====== DATA EXCERPTS ======

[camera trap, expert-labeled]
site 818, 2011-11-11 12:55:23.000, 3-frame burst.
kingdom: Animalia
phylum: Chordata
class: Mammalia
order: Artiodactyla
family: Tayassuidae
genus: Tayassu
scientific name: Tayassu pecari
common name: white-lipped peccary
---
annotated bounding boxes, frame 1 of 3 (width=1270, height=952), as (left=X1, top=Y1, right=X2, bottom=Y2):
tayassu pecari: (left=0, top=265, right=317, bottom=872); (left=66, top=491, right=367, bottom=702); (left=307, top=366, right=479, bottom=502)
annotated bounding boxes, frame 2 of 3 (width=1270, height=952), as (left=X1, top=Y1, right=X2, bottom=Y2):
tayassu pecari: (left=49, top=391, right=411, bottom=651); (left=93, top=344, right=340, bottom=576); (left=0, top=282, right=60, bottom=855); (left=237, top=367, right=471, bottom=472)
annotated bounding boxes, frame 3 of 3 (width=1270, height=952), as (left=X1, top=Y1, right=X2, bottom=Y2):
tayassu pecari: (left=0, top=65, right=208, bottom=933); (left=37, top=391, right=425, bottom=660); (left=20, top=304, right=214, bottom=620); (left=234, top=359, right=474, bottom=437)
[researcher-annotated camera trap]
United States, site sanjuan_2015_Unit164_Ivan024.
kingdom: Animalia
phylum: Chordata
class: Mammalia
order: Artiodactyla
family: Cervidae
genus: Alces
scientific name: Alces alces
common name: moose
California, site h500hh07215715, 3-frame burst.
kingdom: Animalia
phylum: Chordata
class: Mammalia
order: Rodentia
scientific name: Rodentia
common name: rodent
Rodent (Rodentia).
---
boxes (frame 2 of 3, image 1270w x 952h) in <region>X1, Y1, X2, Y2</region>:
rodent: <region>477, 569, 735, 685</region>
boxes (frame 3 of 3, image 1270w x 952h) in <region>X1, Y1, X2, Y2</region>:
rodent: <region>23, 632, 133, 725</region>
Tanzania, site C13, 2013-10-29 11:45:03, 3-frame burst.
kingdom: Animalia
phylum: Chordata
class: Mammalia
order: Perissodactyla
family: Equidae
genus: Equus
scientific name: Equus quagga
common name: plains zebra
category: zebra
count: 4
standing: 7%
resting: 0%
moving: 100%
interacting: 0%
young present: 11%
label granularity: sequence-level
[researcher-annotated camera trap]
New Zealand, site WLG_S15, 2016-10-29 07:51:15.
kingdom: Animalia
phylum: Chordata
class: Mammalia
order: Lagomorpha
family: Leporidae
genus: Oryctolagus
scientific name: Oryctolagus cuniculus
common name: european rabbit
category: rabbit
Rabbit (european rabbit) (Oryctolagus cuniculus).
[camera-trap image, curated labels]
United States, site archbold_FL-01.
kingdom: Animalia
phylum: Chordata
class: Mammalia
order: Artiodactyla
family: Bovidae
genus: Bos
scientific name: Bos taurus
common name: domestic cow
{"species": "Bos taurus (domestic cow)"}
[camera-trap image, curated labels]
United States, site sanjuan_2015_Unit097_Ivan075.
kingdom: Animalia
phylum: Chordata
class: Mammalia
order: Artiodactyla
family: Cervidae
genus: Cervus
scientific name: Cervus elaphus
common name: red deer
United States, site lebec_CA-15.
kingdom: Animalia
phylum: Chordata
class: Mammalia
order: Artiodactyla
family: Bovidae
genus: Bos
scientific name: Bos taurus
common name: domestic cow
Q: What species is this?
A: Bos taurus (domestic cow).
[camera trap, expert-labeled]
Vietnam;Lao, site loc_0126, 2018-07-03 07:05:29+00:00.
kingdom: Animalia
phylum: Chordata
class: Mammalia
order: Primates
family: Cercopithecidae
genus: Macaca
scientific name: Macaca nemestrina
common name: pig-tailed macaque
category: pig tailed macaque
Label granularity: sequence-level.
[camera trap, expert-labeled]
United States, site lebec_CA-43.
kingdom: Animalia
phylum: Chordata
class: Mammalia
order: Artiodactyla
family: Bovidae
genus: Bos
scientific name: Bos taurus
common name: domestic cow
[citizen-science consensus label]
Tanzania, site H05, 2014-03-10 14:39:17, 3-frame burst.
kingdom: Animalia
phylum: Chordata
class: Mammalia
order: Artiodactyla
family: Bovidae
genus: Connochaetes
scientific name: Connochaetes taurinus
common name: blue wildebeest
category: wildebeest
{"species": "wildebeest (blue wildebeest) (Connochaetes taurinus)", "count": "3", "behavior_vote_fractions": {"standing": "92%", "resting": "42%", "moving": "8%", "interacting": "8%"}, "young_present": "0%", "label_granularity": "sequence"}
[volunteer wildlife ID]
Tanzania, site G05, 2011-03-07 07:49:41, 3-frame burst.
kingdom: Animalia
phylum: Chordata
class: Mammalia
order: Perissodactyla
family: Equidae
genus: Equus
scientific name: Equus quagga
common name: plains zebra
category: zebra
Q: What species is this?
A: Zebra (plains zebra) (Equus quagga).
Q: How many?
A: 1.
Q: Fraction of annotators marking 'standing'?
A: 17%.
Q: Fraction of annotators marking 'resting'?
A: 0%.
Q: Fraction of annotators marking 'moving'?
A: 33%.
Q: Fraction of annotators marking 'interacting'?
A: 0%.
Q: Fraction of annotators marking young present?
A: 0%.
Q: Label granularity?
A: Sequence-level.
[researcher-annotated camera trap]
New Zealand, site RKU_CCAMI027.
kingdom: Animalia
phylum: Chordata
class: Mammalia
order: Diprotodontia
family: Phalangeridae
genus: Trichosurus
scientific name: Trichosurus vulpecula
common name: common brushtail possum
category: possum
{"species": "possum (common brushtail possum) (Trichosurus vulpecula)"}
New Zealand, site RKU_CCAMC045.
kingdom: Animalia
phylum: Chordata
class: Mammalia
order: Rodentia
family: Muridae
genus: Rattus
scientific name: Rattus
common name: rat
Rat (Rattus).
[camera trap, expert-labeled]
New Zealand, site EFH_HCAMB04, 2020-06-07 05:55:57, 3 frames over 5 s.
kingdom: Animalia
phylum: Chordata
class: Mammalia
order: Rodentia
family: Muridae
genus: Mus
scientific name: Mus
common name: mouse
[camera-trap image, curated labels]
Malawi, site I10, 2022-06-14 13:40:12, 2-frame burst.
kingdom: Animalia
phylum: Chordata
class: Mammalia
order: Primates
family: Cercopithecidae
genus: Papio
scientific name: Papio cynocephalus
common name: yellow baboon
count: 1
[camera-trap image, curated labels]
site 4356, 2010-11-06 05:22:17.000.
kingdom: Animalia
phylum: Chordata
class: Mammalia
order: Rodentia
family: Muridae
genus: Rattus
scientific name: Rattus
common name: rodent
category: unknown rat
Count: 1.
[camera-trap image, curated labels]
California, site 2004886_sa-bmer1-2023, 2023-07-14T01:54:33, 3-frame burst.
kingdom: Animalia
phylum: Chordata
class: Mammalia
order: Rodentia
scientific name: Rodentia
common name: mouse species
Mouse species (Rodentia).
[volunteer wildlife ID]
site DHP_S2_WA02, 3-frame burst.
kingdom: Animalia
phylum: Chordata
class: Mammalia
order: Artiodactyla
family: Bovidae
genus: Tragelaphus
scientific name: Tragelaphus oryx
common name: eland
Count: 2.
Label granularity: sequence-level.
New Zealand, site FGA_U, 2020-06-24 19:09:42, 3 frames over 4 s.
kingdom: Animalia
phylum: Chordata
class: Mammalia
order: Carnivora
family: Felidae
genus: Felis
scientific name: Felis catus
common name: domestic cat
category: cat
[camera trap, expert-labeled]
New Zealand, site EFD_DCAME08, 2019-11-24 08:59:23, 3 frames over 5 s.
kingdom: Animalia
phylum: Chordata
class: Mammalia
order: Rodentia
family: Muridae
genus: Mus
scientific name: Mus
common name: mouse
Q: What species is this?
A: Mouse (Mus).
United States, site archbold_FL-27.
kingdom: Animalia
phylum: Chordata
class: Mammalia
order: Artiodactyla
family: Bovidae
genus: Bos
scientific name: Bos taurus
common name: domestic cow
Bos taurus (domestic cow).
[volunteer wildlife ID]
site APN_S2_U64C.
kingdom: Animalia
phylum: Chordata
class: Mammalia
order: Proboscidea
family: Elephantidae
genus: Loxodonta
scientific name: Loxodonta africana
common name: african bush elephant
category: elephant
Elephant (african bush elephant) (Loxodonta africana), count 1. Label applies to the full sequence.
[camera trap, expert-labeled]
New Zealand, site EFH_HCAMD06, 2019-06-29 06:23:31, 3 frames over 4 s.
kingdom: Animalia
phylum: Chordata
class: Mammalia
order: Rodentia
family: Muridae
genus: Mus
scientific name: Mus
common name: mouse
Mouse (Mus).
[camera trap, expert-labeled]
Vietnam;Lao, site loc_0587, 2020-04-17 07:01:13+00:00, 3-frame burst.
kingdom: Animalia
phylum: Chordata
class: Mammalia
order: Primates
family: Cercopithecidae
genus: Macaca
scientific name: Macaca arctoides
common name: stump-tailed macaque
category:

======

*ABOUT THIS EXERCISE*: Your response should hold the lines from the first line of the entries above through the line with "genus: Oryctolagus", each retyped exactly, and nothing else.

*THE ANSWER*:
[camera trap, expert-labeled]
site 818, 2011-11-11 12:55:23.000, 3-frame burst.
kingdom: Animalia
phylum: Chordata
class: Mammalia
order: Artiodactyla
family: Tayassuidae
genus: Tayassu
scientific name: Tayassu pecari
common name: white-lipped peccary
---
annotated bounding boxes, frame 1 of 3 (width=1270, height=952), as (left=X1, top=Y1, right=X2, bottom=Y2):
tayassu pecari: (left=0, top=265, right=317, bottom=872); (left=66, top=491, right=367, bottom=702); (left=307, top=366, right=479, bottom=502)
annotated bounding boxes, frame 2 of 3 (width=1270, height=952), as (left=X1, top=Y1, right=X2, bottom=Y2):
tayassu pecari: (left=49, top=391, right=411, bottom=651); (left=93, top=344, right=340, bottom=576); (left=0, top=282, right=60, bottom=855); (left=237, top=367, right=471, bottom=472)
annotated bounding boxes, frame 3 of 3 (width=1270, height=952), as (left=X1, top=Y1, right=X2, bottom=Y2):
tayassu pecari: (left=0, top=65, right=208, bottom=933); (left=37, top=391, right=425, bottom=660); (left=20, top=304, right=214, bottom=620); (left=234, top=359, right=474, bottom=437)
[researcher-annotated camera trap]
United States, site sanjuan_2015_Unit164_Ivan024.
kingdom: Animalia
phylum: Chordata
class: Mammalia
order: Artiodactyla
family: Cervidae
genus: Alces
scientific name: Alces alces
common name: moose
California, site h500hh07215715, 3-frame burst.
kingdom: Animalia
phylum: Chordata
class: Mammalia
order: Rodentia
scientific name: Rodentia
common name: rodent
Rodent (Rodentia).
---
boxes (frame 2 of 3, image 1270w x 952h) in <region>X1, Y1, X2, Y2</region>:
rodent: <region>477, 569, 735, 685</region>
boxes (frame 3 of 3, image 1270w x 952h) in <region>X1, Y1, X2, Y2</region>:
rodent: <region>23, 632, 133, 725</region>
Tanzania, site C13, 2013-10-29 11:45:03, 3-frame burst.
kingdom: Animalia
phylum: Chordata
class: Mammalia
order: Perissodactyla
family: Equidae
genus: Equus
scientific name: Equus quagga
common name: plains zebra
category: zebra
count: 4
standing: 7%
resting: 0%
moving: 100%
interacting: 0%
young present: 11%
label granularity: sequence-level
[researcher-annotated camera trap]
New Zealand, site WLG_S15, 2016-10-29 07:51:15.
kingdom: Animalia
phylum: Chordata
class: Mammalia
order: Lagomorpha
family: Leporidae
genus: Oryctolagus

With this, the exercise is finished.